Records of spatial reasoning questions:
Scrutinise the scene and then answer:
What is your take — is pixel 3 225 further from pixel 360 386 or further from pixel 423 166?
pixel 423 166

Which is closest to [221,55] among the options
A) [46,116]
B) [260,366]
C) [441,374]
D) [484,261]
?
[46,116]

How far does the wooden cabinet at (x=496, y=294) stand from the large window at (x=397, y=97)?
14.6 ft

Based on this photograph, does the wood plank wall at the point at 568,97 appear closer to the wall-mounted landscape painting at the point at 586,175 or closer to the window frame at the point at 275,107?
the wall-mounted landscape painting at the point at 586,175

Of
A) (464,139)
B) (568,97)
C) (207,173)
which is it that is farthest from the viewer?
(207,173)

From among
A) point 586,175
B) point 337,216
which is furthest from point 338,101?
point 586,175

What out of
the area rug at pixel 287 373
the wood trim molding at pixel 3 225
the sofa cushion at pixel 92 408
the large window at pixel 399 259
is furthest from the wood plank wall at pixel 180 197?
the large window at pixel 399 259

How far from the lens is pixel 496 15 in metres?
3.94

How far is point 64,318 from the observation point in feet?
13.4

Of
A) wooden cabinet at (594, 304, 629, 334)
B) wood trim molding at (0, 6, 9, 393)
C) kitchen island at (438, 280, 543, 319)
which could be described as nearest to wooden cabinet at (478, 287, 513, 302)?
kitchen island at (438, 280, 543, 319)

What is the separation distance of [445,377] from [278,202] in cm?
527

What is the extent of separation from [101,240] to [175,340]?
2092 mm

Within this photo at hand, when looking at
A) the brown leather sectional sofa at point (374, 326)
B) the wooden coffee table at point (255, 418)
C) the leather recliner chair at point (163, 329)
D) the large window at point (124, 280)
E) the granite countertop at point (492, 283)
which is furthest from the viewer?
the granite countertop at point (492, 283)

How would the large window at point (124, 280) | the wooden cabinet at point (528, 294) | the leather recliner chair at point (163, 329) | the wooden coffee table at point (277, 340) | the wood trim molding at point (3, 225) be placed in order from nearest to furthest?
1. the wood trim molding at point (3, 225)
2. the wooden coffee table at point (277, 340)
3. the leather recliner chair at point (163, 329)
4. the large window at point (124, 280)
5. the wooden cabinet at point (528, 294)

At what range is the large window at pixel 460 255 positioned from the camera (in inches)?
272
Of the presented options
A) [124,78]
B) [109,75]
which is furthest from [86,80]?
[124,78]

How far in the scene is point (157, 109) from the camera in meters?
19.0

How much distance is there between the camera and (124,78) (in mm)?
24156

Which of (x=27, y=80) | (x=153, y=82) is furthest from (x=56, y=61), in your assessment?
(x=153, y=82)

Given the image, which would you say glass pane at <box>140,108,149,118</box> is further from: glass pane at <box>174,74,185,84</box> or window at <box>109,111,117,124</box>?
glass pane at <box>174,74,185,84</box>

Aim of the exercise
Could you put the items into a two-column CSV with the headers item_text and answer, one row per item, each value in its own quoted field with line breaks changed to spaces? Begin at the line that contains "Which of (x=27, y=80)" and stop at the end of the items.

Result for this task
item_text,answer
"Which of (x=27, y=80) | (x=153, y=82) is furthest from (x=56, y=61), in your assessment?","(x=153, y=82)"
"Given the image, which would you say glass pane at <box>140,108,149,118</box> is further from: glass pane at <box>174,74,185,84</box> or window at <box>109,111,117,124</box>?","glass pane at <box>174,74,185,84</box>"